If you have been paying attention to the financial news the last year (it's continuing and getting worse) and the fact that if the scandinavian countries hadn't held secret meetings with the main leaders of the fighting groups in Iraq resulting in a ceasefire (which the USA is crediting to the surge) and the NIE report saying Iran had quit their nuke program and that the rest of NATO recognized what the Bushies were up to and didn't allow Georgia in, and if Chavez wasn't so open with the CIA's efforts to wipe him out etcetera, etcetera,.

Bush's term is the end of the world for a lot of Americans with mortgages, with 401k's, working in the banking biz, having jobs outsourced, insourced....and could have created so much more chaos in the world if they hadn't been cut off by facts........but I digress...........
plodder
Of course a third McBush term would be...................?

Given that Enron-linked former senator, McCain economic advisor, and mortgage-industry-specializing banking lobbyist Phil Gramm has been credited as mover and shaker behind the very law that allowed the current financial meltdown to happen, I'd love to hear what McCain and Gramm think should be done to solve this crisis.

As of yet, of course, their only response is to deny that any of it is significant. No problem, everything's fine. Sure, people are losing their homes to foreclosure; sure, investors are being wiped out. But hey, aside from that, everything's peachy.

Nonetheless... since McCain has indeed pegged Gramm as "one of the smartest person in the world" when it comes to economics, I'm dying to find out what Phil Gramm thinks should be done to fix the problem that Phil Gramm and the other lets-deregulate-everything Republicans helped create.
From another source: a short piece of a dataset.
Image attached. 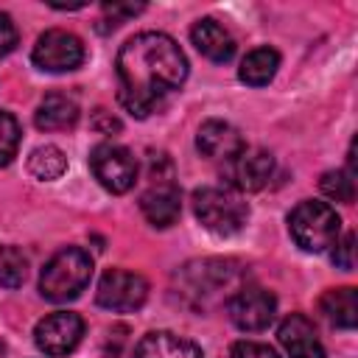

McCain economic policy shaped by lobbyist

http://www.msnbc.msn.com/id/24844889/

and

http://www.dailykos.com/storyonly/2008/9/1.../517/496/599528

and

http://query.nytimes.com/gst/fullpage.html...752C0A9649C8B63

and

http://www.dailykos.com/storyonly/2008/9/1.../011/623/599425
DonShafer
You linked to a story on The Onion?
Great website but its all satire.
I agree about "the Bubba factor", but come on, you had to have read that story and told yourself that it was over the top. Right?